#### Data supplied
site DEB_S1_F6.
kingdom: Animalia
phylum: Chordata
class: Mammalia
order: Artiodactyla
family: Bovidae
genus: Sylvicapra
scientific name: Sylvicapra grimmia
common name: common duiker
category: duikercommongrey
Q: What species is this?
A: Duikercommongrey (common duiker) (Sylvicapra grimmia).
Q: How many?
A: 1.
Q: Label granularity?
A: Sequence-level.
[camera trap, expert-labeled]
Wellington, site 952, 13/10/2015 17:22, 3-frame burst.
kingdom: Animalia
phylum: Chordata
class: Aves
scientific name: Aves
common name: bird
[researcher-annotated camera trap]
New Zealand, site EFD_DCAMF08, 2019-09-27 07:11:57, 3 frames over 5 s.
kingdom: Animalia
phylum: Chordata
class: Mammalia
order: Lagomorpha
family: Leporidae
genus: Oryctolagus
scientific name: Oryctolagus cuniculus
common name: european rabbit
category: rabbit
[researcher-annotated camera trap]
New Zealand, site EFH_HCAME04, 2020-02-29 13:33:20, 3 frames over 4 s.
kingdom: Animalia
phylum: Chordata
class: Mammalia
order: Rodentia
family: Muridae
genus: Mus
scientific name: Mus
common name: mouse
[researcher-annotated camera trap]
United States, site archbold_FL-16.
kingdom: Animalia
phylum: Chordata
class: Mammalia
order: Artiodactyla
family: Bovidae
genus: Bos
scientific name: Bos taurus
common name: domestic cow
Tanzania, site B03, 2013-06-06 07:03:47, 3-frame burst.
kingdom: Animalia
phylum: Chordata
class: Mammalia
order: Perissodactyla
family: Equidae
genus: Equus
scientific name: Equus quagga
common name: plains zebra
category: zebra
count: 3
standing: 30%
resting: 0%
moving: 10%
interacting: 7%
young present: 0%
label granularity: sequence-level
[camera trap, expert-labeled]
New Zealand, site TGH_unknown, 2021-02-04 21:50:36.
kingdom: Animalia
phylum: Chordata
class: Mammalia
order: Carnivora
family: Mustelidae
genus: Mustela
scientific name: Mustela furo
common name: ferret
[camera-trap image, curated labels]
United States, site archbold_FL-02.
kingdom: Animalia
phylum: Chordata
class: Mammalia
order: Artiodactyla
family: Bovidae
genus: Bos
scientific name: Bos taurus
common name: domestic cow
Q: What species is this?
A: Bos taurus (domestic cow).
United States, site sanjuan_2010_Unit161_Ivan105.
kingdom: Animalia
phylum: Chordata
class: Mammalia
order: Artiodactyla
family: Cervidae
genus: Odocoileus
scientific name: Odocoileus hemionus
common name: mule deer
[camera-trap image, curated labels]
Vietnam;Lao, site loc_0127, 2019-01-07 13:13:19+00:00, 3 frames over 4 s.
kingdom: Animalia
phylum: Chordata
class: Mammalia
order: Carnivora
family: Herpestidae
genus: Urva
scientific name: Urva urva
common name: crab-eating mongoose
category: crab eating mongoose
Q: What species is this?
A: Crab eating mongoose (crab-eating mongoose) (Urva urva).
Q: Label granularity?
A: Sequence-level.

#### Aim of the task
Exactly the lines between the one containing "common name: plains zebra" and the end of the material, both ends included, must be retyped, with nothing added.

#### Reply to the task
common name: plains zebra
category: zebra
count: 3
standing: 30%
resting: 0%
moving: 10%
interacting: 7%
young present: 0%
label granularity: sequence-level
[camera trap, expert-labeled]
New Zealand, site TGH_unknown, 2021-02-04 21:50:36.
kingdom: Animalia
phylum: Chordata
class: Mammalia
order: Carnivora
family: Mustelidae
genus: Mustela
scientific name: Mustela furo
common name: ferret
[camera-trap image, curated labels]
United States, site archbold_FL-02.
kingdom: Animalia
phylum: Chordata
class: Mammalia
order: Artiodactyla
family: Bovidae
genus: Bos
scientific name: Bos taurus
common name: domestic cow
Q: What species is this?
A: Bos taurus (domestic cow).
United States, site sanjuan_2010_Unit161_Ivan105.
kingdom: Animalia
phylum: Chordata
class: Mammalia
order: Artiodactyla
family: Cervidae
genus: Odocoileus
scientific name: Odocoileus hemionus
common name: mule deer
[camera-trap image, curated labels]
Vietnam;Lao, site loc_0127, 2019-01-07 13:13:19+00:00, 3 frames over 4 s.
kingdom: Animalia
phylum: Chordata
class: Mammalia
order: Carnivora
family: Herpestidae
genus: Urva
scientific name: Urva urva
common name: crab-eating mongoose
category: crab eating mongoose
Q: What species is this?
A: Crab eating mongoose (crab-eating mongoose) (Urva urva).
Q: Label granularity?
A: Sequence-level.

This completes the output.